裏を返せば、いかに追及が不発に終わったかということで、野党として最大限の賛辞と言っていいのではないか。「早稲田出身の首相は短命」「メガネをかけた総理は長続きしない」などと、発足当初は不吉なジンクスが囁かれていた岸田首相だが、このまま夏の参院選を乗り切れば、堂々の長期政権への道が見えてきた。

市場の評価はサッパリ、何を目指すかも「謎」

ところがこの岸田さんは、マーケットにおける評価はサッパリである。以前の安倍・菅政権は基本的に「プロ・ビジネス」路線であったし、何より株価を気にかけてくれていた。その点、岸田首相は株式市場が嫌がるようなアイデアを次々に口にするのである。

最初は「金融所得課税」だった。現在はひっこめているものの、参院選が終われば年末の税制改正で再浮上してくるだろう。昨年12月には「自社(自己)株買いの制限」に言及して、日経平均株価が300円下がる局面もあった。
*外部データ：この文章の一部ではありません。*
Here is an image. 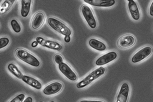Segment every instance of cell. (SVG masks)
<instances>
[{
  "mask_svg": "<svg viewBox=\"0 0 153 102\" xmlns=\"http://www.w3.org/2000/svg\"><path fill=\"white\" fill-rule=\"evenodd\" d=\"M105 70V69L102 66L96 68L76 84L77 88L81 89L88 85L103 75Z\"/></svg>",
  "mask_w": 153,
  "mask_h": 102,
  "instance_id": "obj_1",
  "label": "cell"
},
{
  "mask_svg": "<svg viewBox=\"0 0 153 102\" xmlns=\"http://www.w3.org/2000/svg\"><path fill=\"white\" fill-rule=\"evenodd\" d=\"M15 54L19 58L34 67H39L40 62L38 58L27 50L18 48L15 51Z\"/></svg>",
  "mask_w": 153,
  "mask_h": 102,
  "instance_id": "obj_2",
  "label": "cell"
},
{
  "mask_svg": "<svg viewBox=\"0 0 153 102\" xmlns=\"http://www.w3.org/2000/svg\"><path fill=\"white\" fill-rule=\"evenodd\" d=\"M48 24L59 33L65 35L70 36L71 34L70 28L60 20L53 17H48L47 20Z\"/></svg>",
  "mask_w": 153,
  "mask_h": 102,
  "instance_id": "obj_3",
  "label": "cell"
},
{
  "mask_svg": "<svg viewBox=\"0 0 153 102\" xmlns=\"http://www.w3.org/2000/svg\"><path fill=\"white\" fill-rule=\"evenodd\" d=\"M153 50L150 46H144L139 50L132 56L131 60L134 63L139 62L149 57L152 53Z\"/></svg>",
  "mask_w": 153,
  "mask_h": 102,
  "instance_id": "obj_4",
  "label": "cell"
},
{
  "mask_svg": "<svg viewBox=\"0 0 153 102\" xmlns=\"http://www.w3.org/2000/svg\"><path fill=\"white\" fill-rule=\"evenodd\" d=\"M81 11L89 26L92 28H95L97 22L91 8L88 5H84L81 7Z\"/></svg>",
  "mask_w": 153,
  "mask_h": 102,
  "instance_id": "obj_5",
  "label": "cell"
},
{
  "mask_svg": "<svg viewBox=\"0 0 153 102\" xmlns=\"http://www.w3.org/2000/svg\"><path fill=\"white\" fill-rule=\"evenodd\" d=\"M36 41L42 45L53 50L59 51L63 47L62 45L60 43L53 40L46 39L42 37H37Z\"/></svg>",
  "mask_w": 153,
  "mask_h": 102,
  "instance_id": "obj_6",
  "label": "cell"
},
{
  "mask_svg": "<svg viewBox=\"0 0 153 102\" xmlns=\"http://www.w3.org/2000/svg\"><path fill=\"white\" fill-rule=\"evenodd\" d=\"M130 92V86L127 82L122 84L116 97L115 102H127Z\"/></svg>",
  "mask_w": 153,
  "mask_h": 102,
  "instance_id": "obj_7",
  "label": "cell"
},
{
  "mask_svg": "<svg viewBox=\"0 0 153 102\" xmlns=\"http://www.w3.org/2000/svg\"><path fill=\"white\" fill-rule=\"evenodd\" d=\"M117 56V54L116 52H108L98 58L95 61V64L97 66L106 64L115 59Z\"/></svg>",
  "mask_w": 153,
  "mask_h": 102,
  "instance_id": "obj_8",
  "label": "cell"
},
{
  "mask_svg": "<svg viewBox=\"0 0 153 102\" xmlns=\"http://www.w3.org/2000/svg\"><path fill=\"white\" fill-rule=\"evenodd\" d=\"M58 67L60 71L68 78L72 81H75L77 76L74 70L67 64L65 62L59 64Z\"/></svg>",
  "mask_w": 153,
  "mask_h": 102,
  "instance_id": "obj_9",
  "label": "cell"
},
{
  "mask_svg": "<svg viewBox=\"0 0 153 102\" xmlns=\"http://www.w3.org/2000/svg\"><path fill=\"white\" fill-rule=\"evenodd\" d=\"M128 1V9L131 17L135 21L139 20L141 18V13L137 3L134 0Z\"/></svg>",
  "mask_w": 153,
  "mask_h": 102,
  "instance_id": "obj_10",
  "label": "cell"
},
{
  "mask_svg": "<svg viewBox=\"0 0 153 102\" xmlns=\"http://www.w3.org/2000/svg\"><path fill=\"white\" fill-rule=\"evenodd\" d=\"M63 87L62 84L59 81L52 82L44 89L43 93L46 95H51L56 94L60 92Z\"/></svg>",
  "mask_w": 153,
  "mask_h": 102,
  "instance_id": "obj_11",
  "label": "cell"
},
{
  "mask_svg": "<svg viewBox=\"0 0 153 102\" xmlns=\"http://www.w3.org/2000/svg\"><path fill=\"white\" fill-rule=\"evenodd\" d=\"M134 37L131 35H126L121 37L118 41V45L119 47L125 48L131 47L135 42Z\"/></svg>",
  "mask_w": 153,
  "mask_h": 102,
  "instance_id": "obj_12",
  "label": "cell"
},
{
  "mask_svg": "<svg viewBox=\"0 0 153 102\" xmlns=\"http://www.w3.org/2000/svg\"><path fill=\"white\" fill-rule=\"evenodd\" d=\"M45 18L44 13L42 11L36 13L33 17L31 22L32 28L38 29L44 23Z\"/></svg>",
  "mask_w": 153,
  "mask_h": 102,
  "instance_id": "obj_13",
  "label": "cell"
},
{
  "mask_svg": "<svg viewBox=\"0 0 153 102\" xmlns=\"http://www.w3.org/2000/svg\"><path fill=\"white\" fill-rule=\"evenodd\" d=\"M86 3L93 6L100 7H110L114 5V0H84Z\"/></svg>",
  "mask_w": 153,
  "mask_h": 102,
  "instance_id": "obj_14",
  "label": "cell"
},
{
  "mask_svg": "<svg viewBox=\"0 0 153 102\" xmlns=\"http://www.w3.org/2000/svg\"><path fill=\"white\" fill-rule=\"evenodd\" d=\"M22 80L24 82L37 89H42V85L41 83L35 78L27 75H23Z\"/></svg>",
  "mask_w": 153,
  "mask_h": 102,
  "instance_id": "obj_15",
  "label": "cell"
},
{
  "mask_svg": "<svg viewBox=\"0 0 153 102\" xmlns=\"http://www.w3.org/2000/svg\"><path fill=\"white\" fill-rule=\"evenodd\" d=\"M21 3V15L23 17H27L29 15L31 10L32 0H22Z\"/></svg>",
  "mask_w": 153,
  "mask_h": 102,
  "instance_id": "obj_16",
  "label": "cell"
},
{
  "mask_svg": "<svg viewBox=\"0 0 153 102\" xmlns=\"http://www.w3.org/2000/svg\"><path fill=\"white\" fill-rule=\"evenodd\" d=\"M90 47L99 51H103L106 49V46L102 41L94 38H91L89 41Z\"/></svg>",
  "mask_w": 153,
  "mask_h": 102,
  "instance_id": "obj_17",
  "label": "cell"
},
{
  "mask_svg": "<svg viewBox=\"0 0 153 102\" xmlns=\"http://www.w3.org/2000/svg\"><path fill=\"white\" fill-rule=\"evenodd\" d=\"M8 70L14 76L18 78H22V74L16 65L13 63L9 64L7 66Z\"/></svg>",
  "mask_w": 153,
  "mask_h": 102,
  "instance_id": "obj_18",
  "label": "cell"
},
{
  "mask_svg": "<svg viewBox=\"0 0 153 102\" xmlns=\"http://www.w3.org/2000/svg\"><path fill=\"white\" fill-rule=\"evenodd\" d=\"M10 25L12 29L15 32L18 33L21 32L22 27L17 20L15 19H12L10 21Z\"/></svg>",
  "mask_w": 153,
  "mask_h": 102,
  "instance_id": "obj_19",
  "label": "cell"
},
{
  "mask_svg": "<svg viewBox=\"0 0 153 102\" xmlns=\"http://www.w3.org/2000/svg\"><path fill=\"white\" fill-rule=\"evenodd\" d=\"M25 97L24 93L19 94L11 99L9 102H22Z\"/></svg>",
  "mask_w": 153,
  "mask_h": 102,
  "instance_id": "obj_20",
  "label": "cell"
},
{
  "mask_svg": "<svg viewBox=\"0 0 153 102\" xmlns=\"http://www.w3.org/2000/svg\"><path fill=\"white\" fill-rule=\"evenodd\" d=\"M9 38L6 37H2L0 38V49H1L6 47L9 43Z\"/></svg>",
  "mask_w": 153,
  "mask_h": 102,
  "instance_id": "obj_21",
  "label": "cell"
},
{
  "mask_svg": "<svg viewBox=\"0 0 153 102\" xmlns=\"http://www.w3.org/2000/svg\"><path fill=\"white\" fill-rule=\"evenodd\" d=\"M54 58L55 62L59 64L63 62V58L62 56L59 54H56L54 56Z\"/></svg>",
  "mask_w": 153,
  "mask_h": 102,
  "instance_id": "obj_22",
  "label": "cell"
},
{
  "mask_svg": "<svg viewBox=\"0 0 153 102\" xmlns=\"http://www.w3.org/2000/svg\"><path fill=\"white\" fill-rule=\"evenodd\" d=\"M7 1H6L2 4L1 7V12H5L9 8L10 4Z\"/></svg>",
  "mask_w": 153,
  "mask_h": 102,
  "instance_id": "obj_23",
  "label": "cell"
},
{
  "mask_svg": "<svg viewBox=\"0 0 153 102\" xmlns=\"http://www.w3.org/2000/svg\"><path fill=\"white\" fill-rule=\"evenodd\" d=\"M79 102H105V101L99 100L85 99L80 101Z\"/></svg>",
  "mask_w": 153,
  "mask_h": 102,
  "instance_id": "obj_24",
  "label": "cell"
},
{
  "mask_svg": "<svg viewBox=\"0 0 153 102\" xmlns=\"http://www.w3.org/2000/svg\"><path fill=\"white\" fill-rule=\"evenodd\" d=\"M149 13L151 16H153V0L150 6L149 9Z\"/></svg>",
  "mask_w": 153,
  "mask_h": 102,
  "instance_id": "obj_25",
  "label": "cell"
},
{
  "mask_svg": "<svg viewBox=\"0 0 153 102\" xmlns=\"http://www.w3.org/2000/svg\"><path fill=\"white\" fill-rule=\"evenodd\" d=\"M33 98L30 96L27 97L24 100L23 102H33Z\"/></svg>",
  "mask_w": 153,
  "mask_h": 102,
  "instance_id": "obj_26",
  "label": "cell"
},
{
  "mask_svg": "<svg viewBox=\"0 0 153 102\" xmlns=\"http://www.w3.org/2000/svg\"><path fill=\"white\" fill-rule=\"evenodd\" d=\"M64 41L66 43L69 42L71 41V37L70 36H65L64 38Z\"/></svg>",
  "mask_w": 153,
  "mask_h": 102,
  "instance_id": "obj_27",
  "label": "cell"
},
{
  "mask_svg": "<svg viewBox=\"0 0 153 102\" xmlns=\"http://www.w3.org/2000/svg\"><path fill=\"white\" fill-rule=\"evenodd\" d=\"M38 44V43L36 41H33L31 44V46L33 47H36Z\"/></svg>",
  "mask_w": 153,
  "mask_h": 102,
  "instance_id": "obj_28",
  "label": "cell"
},
{
  "mask_svg": "<svg viewBox=\"0 0 153 102\" xmlns=\"http://www.w3.org/2000/svg\"><path fill=\"white\" fill-rule=\"evenodd\" d=\"M51 102H55L54 101H51Z\"/></svg>",
  "mask_w": 153,
  "mask_h": 102,
  "instance_id": "obj_29",
  "label": "cell"
},
{
  "mask_svg": "<svg viewBox=\"0 0 153 102\" xmlns=\"http://www.w3.org/2000/svg\"></svg>",
  "mask_w": 153,
  "mask_h": 102,
  "instance_id": "obj_30",
  "label": "cell"
}]
</instances>
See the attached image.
年明けには「四半期決算の見直し」にも言及している。短期的な利益を追求する企業の姿勢を変えたいとのこと。英仏などは実際に四半期開示を廃止したけれども、今も主要企業は任意で情報を開示している。そりゃあそうだろう。「あそこは情報開示に消極的だ」と投資家に思われたら、途端に株は売られてしまう。この辺の理屈が、あまりわかっておられない様子である。

「新しい資本主義」というスローガンも、1月17日の施政方針演説の中であらためて説明しているが、何を目指しているのかよくわからない。その一方で、成長戦略の具体策として出てくるのは、「デジタル」「5G」「マイナンバーカード」「経済安全保障」など、あいかわらずの項目ばかりなのである。

考えてみれば、岸田さんは安倍内閣の後半3年間の政調会長であったし、その時代に事務局長として支えていたのが木原誠二現官房副長官であった。このコンビから、まるっきり違うアイデアが出てくるようなら、それこそ驚きといえよう。つまり政策の中身は変わっていないのだ。